AI tools aren’t just adding features, they’re quietly replatforming healthcare - transforming how data moves, is understood, and acted upon. As automation evolves from simply writing into the record to reading from it - and ultimately reasoning with it - the center of value and control shifts.
This bottom-up adoption wave isn’t a rebellion against the system; it’s the system adapting from its edges. Clinicians are defining the new healthtech roadmap - choosing the tools that fit their workflows, building the bridge from documentation to decision, and accelerating the pathway for AI integration across healthcare.
In Short
Healthcare is riding on the most significant adoption wave of the past few decades - and clinician-led growth has become the surprising entry point. In a world of regulatory approvals, compliance hurdles, and top-down purchasing, there is a shift of power - and it's changing the way innovation enters the system, spreads through clinical networks, and ultimately reshapes how care is delivered.
This shift will follow a clear trajectory: from AI point solutions that write into existing systems, to tools that read and organize data across them, and ultimately to fully integrated systems of engagement and reasoning that sit at the heart of clinical work.

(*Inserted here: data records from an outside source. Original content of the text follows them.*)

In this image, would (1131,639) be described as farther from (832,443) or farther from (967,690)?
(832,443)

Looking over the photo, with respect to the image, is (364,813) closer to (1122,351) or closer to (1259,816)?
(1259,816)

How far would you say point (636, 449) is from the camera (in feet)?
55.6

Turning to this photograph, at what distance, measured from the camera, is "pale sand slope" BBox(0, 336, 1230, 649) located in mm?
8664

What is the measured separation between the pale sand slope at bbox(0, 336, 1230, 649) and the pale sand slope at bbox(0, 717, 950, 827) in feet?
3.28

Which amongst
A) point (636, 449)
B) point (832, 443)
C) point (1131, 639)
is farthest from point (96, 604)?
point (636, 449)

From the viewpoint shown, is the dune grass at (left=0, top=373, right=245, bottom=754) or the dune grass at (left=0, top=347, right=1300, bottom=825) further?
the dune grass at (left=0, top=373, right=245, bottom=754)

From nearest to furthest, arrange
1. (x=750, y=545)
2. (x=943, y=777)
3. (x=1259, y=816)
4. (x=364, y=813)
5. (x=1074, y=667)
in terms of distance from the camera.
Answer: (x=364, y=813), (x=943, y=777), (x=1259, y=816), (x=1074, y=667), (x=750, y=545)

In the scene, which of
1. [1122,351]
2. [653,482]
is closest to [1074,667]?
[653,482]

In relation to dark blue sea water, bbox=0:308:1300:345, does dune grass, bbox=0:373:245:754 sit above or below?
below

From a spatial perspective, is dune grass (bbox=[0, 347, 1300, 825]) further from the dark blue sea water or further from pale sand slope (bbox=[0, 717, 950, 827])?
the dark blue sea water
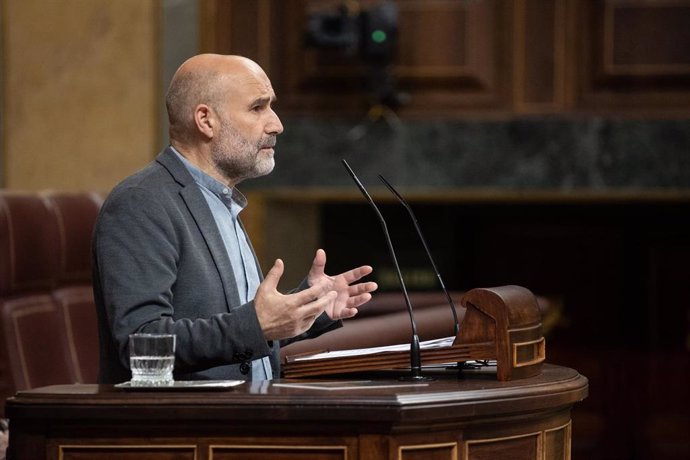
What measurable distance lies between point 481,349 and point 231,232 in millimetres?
570

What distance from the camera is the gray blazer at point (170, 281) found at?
2.15 meters

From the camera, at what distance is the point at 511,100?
17.8ft

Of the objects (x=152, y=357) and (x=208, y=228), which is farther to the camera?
(x=208, y=228)

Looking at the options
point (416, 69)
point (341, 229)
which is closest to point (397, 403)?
point (416, 69)

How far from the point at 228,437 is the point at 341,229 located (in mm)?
4429

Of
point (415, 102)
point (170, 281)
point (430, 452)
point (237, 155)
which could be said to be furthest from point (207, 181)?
point (415, 102)

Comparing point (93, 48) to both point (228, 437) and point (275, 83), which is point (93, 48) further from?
point (228, 437)

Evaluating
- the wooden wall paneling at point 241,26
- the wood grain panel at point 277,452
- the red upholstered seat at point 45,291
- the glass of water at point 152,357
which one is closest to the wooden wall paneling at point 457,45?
the wooden wall paneling at point 241,26

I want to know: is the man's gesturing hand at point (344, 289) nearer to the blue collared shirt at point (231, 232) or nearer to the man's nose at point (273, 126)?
the blue collared shirt at point (231, 232)

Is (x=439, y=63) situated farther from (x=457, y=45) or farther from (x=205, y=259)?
(x=205, y=259)

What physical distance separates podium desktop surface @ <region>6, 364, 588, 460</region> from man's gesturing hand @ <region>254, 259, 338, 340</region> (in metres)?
0.12

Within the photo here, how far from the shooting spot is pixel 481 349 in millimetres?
2170

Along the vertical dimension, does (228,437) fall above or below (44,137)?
below

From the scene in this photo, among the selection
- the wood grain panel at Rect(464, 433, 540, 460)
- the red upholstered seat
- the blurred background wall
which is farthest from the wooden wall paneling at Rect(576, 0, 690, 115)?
the wood grain panel at Rect(464, 433, 540, 460)
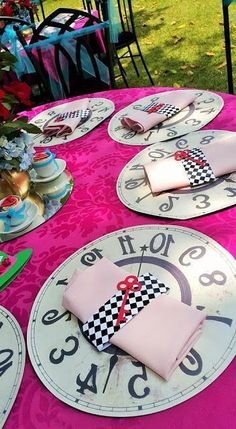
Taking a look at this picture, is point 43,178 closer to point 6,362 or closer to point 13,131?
point 13,131

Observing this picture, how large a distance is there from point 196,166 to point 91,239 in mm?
374

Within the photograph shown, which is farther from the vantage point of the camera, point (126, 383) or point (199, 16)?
point (199, 16)

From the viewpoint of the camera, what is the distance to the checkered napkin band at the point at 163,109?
155cm

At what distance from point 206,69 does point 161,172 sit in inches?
115

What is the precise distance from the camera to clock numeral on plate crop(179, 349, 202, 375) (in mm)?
740

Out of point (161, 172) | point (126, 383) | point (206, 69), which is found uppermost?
point (161, 172)

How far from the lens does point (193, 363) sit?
752mm

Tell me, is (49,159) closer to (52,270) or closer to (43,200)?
(43,200)

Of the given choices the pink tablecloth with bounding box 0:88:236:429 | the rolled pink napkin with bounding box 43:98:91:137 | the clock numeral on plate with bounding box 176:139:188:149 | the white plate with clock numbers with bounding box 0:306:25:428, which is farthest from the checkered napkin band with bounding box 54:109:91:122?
the white plate with clock numbers with bounding box 0:306:25:428

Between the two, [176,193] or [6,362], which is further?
[176,193]

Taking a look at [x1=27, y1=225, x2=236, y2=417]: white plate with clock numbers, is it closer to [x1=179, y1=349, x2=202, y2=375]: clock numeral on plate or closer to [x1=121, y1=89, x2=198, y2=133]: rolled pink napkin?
[x1=179, y1=349, x2=202, y2=375]: clock numeral on plate

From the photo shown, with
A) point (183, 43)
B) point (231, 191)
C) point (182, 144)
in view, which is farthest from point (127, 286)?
point (183, 43)

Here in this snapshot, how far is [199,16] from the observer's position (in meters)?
4.87

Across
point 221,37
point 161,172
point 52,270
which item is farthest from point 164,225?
point 221,37
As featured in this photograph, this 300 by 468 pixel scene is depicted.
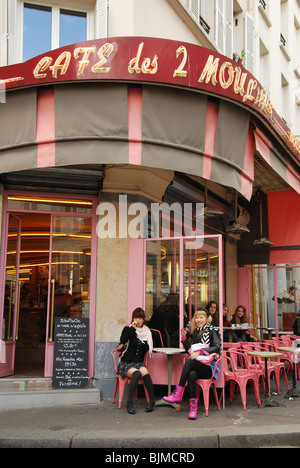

The next generation of health-defining companies will emerge where clinician-driven adoption meets platform ambition. Whether the incumbents evolve - or new entrants replace them - will define the next decade of healthcare technology.
[1] https://jamanetwork.com/journals/jamanetworkopen/fullarticle/2839542
[2] https://www.ama-assn.org/practice-management/digital-health/2-3-physicians-are-using-health-ai-78-2023
[3] https://www.wolterskluwer.com/en/expert-insights/shadow-ai-providers-are-using-unapproved-tools-to-improve-workflow
What else?
Enterprise approvals remain essential: Without question, moving from supporting just one part of a workflow at the edge to a clinician-centred system of record, engagement, and reasoning across the full patient context will require deep integration with existing systems - and, by extension, governance, compliance, and approval from central health authorities.
Who owns the risk? The transition to reasoning raises the question - but doesn't answer it, because nobody can yet. Current liability frameworks weren't designed for probabilistic systems. If a reasoning tool surfaces a recommendation that a clinician follows and the outcome is poor, existing tort doctrines struggle to assign fault across clinician, vendor, health system, and model. How this gets resolved (regulation, case law, contractual frameworks, or some combination) will shape how fast and how far the reasoning phase can go.
Evidence-based (AI) care: With the move from silo to platform, and individual to organization, explainability and traceability will be key to prove that system performance meets defined clinical, regulatory, and operational standards. How well can tools and workflows be validated? How do future platform or model changes benchmark to current performance? How will clinicians and organizations ultimately control or trust their outputs?
The patient in the loop: This article focuses on clinicians, vendors, and systems - but let's remember: the patient is the reason all of it matters. As AI tools move from documentation to reasoning, new questions emerge about consent, transparency, and equity. Do patients know when AI is shaping their care? Are these tools validated across diverse populations, or do they risk encoding existing biases at scale? Healthcare's purpose is to help people achieve better health - and that can only succeed if systems maintain trust, ensure privacy, and actively reduce inequity in access and delivery.
Feb 2026: Additional references added to the introduction based on new research.